_EXERCISE A_
Transcribe the passage of the court case summary from "The Court concluded" to "of the petition.".

Relying on Citizens for Open Government v. City of Lodi (2012) 205 Cal.App.4th 296, the Court held that res judicata bars (1) relitigation of a previously litigated cause of action adjudicated in another proceeding between the same parties and (2) issues which could have been litigated, but a party failed to raise. Applying the doctrine to the facts at hand, the Court agreed with the County that LAWDA was barred from bringing arguments in the second petition other than those related to the recirculated traffic impact analysis.

LAWDA argued in their reply brief that the seven non-traffic issues should be litigated because “new and different circumstances render[ed] the newly certified EIR factually different from the prior EIR”. However, because LAWDA failed to include their counterargument to the application of res judicata in their opening brief, they forfeited the argument raised in their reply brief. Thus, the Court declined to consider the merits because “considerations of fairness in argument demand that the appellant present all of his points in the opening brief.”

The Court concluded that only those arguments concerning the recirculated traffic impact analysis could be raised and were not precluded. The Court rejected the remaining challenge to the traffic impact analysis in an unpublished portion of the opinion, upholding the trial court’s denial of the petition.

Lake Norconian Club Foundation v. Department of Corrections & Rehabilitation, 39 Cal. App. 5th 1044

Thursday, November 21st, 2019

Lake Norconian Club Foundation v. Department of Corrections & Rehabilitation, 39 Cal. App. 5th 1044

The California Department of Corrections (Department) operates a prison next to the historic Lake Norconian Club, a former resort and hotel constructed in the 1920’s. The Department used the building as a drug rehabilitation facility, and later, as prison administrative offices. In 2012, the legislature decided to close the prison, and the Department prepared an EIR for the planned closure. The EIR stated that the Department could not allocate necessary funds to maintain the building due to the Department’s other maintenance priorities. The legislature later changed its mind, allowing the Department to continue operating the prison, however, the Department decided that it would not maintain the former hotel.

_EXERCISE B_
Restate word for word the records from the line with "From a spatial" through the end of the records, leaving out the pictures.

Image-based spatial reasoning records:
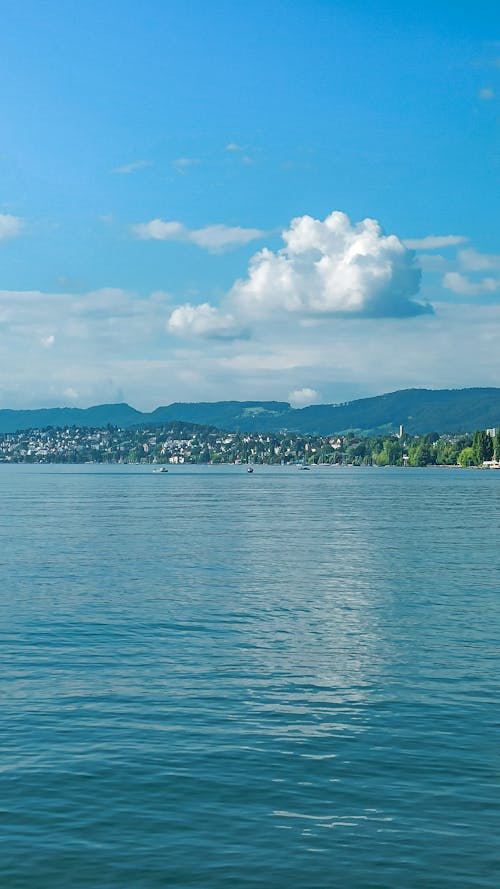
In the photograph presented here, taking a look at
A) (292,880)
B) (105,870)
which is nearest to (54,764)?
(105,870)

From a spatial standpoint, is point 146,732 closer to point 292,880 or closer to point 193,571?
point 292,880

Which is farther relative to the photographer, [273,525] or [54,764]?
[273,525]

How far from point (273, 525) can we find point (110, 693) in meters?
76.9

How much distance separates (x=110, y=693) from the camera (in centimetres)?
3044

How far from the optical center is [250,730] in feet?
86.8

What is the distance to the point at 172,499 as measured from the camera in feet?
584

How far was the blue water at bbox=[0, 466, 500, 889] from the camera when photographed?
1847cm

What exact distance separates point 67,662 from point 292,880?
62.0ft

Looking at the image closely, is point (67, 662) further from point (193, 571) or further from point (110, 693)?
point (193, 571)

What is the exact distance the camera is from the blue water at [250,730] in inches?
727

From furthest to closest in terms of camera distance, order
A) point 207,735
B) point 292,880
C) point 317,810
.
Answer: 1. point 207,735
2. point 317,810
3. point 292,880

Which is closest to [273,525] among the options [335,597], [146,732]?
[335,597]

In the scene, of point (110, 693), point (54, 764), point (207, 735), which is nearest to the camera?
point (54, 764)

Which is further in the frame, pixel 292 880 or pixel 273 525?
pixel 273 525
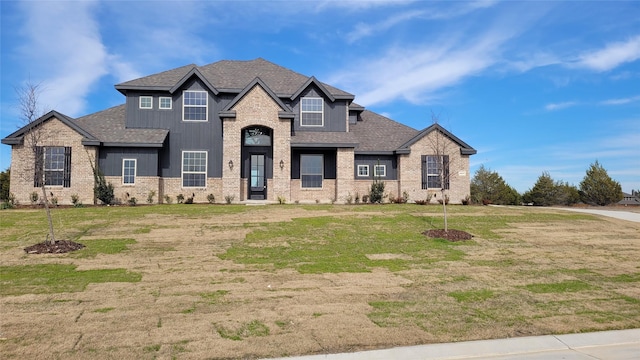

_TASK RESPONSE A_
The Court concluded that only those arguments concerning the recirculated traffic impact analysis could be raised and were not precluded. The Court rejected the remaining challenge to the traffic impact analysis in an unpublished portion of the opinion, upholding the trial court’s denial of the petition.

_TASK RESPONSE B_
From a spatial standpoint, is point 146,732 closer to point 292,880 or closer to point 193,571?
point 292,880

Which is farther relative to the photographer, [273,525] or [54,764]?
[273,525]

How far from point (273, 525) can we find point (110, 693) in meters?
76.9

How much distance separates (x=110, y=693) from the camera (in centimetres)?
3044

How far from the optical center is [250,730] in feet?
86.8

What is the distance to the point at 172,499 as measured from the camera in feet?
584

How far was the blue water at bbox=[0, 466, 500, 889] from the camera when photographed?
1847cm

What exact distance separates point 67,662 from point 292,880?
62.0ft

Looking at the image closely, is point (67, 662) further from point (193, 571) or further from point (110, 693)?
point (193, 571)

What is the exact distance the camera is from the blue water at [250,730] in inches?
727

From furthest to closest in terms of camera distance, order
A) point 207,735
B) point 292,880
C) point 317,810
.
Answer: 1. point 207,735
2. point 317,810
3. point 292,880

Which is closest to [273,525] among the options [335,597], [146,732]?
[335,597]

In the scene, of point (110, 693), point (54, 764), point (207, 735), which is nearest to the camera?
point (54, 764)

Which is further in the frame, pixel 292 880 or pixel 273 525?
pixel 273 525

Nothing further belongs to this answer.